ROGGIANO GRAVINA  - Aveva predisposto tutto in modo certosino: una trentina di piante di “cannabis indica” germogliavano tranquillamente, irrorate da un bel sistema d’irrigazione, sul retro d’un abitazione in località Larderia nei pressi della diga del Basso Esaro. L’uomo, M. P. 45 anni di Altomonte, non aveva però fatto i conti con i militari dell’Arma guidati dal luogotenente Stanislao Porchia che a seguito di un’accurata indagine l’hanno colto di sorpresa arrestandolo e sequestrando l’intera piantagione nella quale c’erano piante alte fra i due e i due metri e mezzo.

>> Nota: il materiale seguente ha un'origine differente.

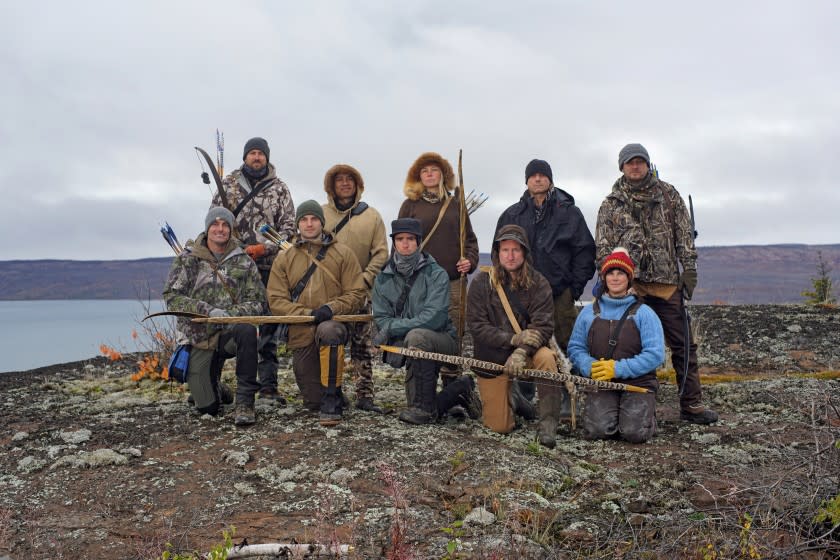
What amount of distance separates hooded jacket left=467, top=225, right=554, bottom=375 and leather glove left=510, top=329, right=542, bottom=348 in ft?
0.22

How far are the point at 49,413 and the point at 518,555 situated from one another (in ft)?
18.3

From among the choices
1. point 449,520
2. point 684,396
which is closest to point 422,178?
point 684,396

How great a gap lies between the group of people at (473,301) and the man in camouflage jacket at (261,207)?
0.25 m

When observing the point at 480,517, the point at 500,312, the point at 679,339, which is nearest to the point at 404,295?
the point at 500,312

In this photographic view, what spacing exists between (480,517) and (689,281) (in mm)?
3462

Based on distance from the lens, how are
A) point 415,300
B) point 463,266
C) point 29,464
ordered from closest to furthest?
1. point 29,464
2. point 415,300
3. point 463,266

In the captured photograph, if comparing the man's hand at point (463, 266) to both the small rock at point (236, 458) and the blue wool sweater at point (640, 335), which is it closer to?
the blue wool sweater at point (640, 335)

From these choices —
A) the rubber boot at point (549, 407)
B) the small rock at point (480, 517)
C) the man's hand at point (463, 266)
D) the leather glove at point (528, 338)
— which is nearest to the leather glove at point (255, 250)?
the man's hand at point (463, 266)

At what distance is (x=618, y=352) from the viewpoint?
5953mm

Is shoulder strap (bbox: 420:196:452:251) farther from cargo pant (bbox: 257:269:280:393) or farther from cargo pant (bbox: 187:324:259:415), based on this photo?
cargo pant (bbox: 187:324:259:415)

Il 45enne, dopo le formalità di rito espletate presso la stazione roggianese, è stato rimesso in libertà ai sensi dell’ex articolo 121 delle norme d’attuazione C.p.p., in quanto l’Autorità Giudiziaria – nella fattispecie il Pm di turno Serracchiani presso il Tribunale di Castrovillari – non ha ravvisato esigenze d’applicazione di misure cautelari. Per il proprietario della piantagione, a cui è stato contestato dagl’investigatori il reato di coltivazione illecita di cannabis, ci sarà comunque un iter processuale a cominciare dalla convalida dell’arresto che avverrà nei prossimi giorni. Le piante sono state ovviamente sequestrate per le indagini di laboratorio che effettuerà personale dell’Arma al fine di stabilire la quantità di principio attivo contenuta nelle stesse. È proseguita così l’incessante attività di controllo del territorio per prevenire e reprimere reati di questo genere messa in atto dai militari della Compagnia di San Marco Argentano al momento coordinata dal vice comandante, luogotenente Pio Croce.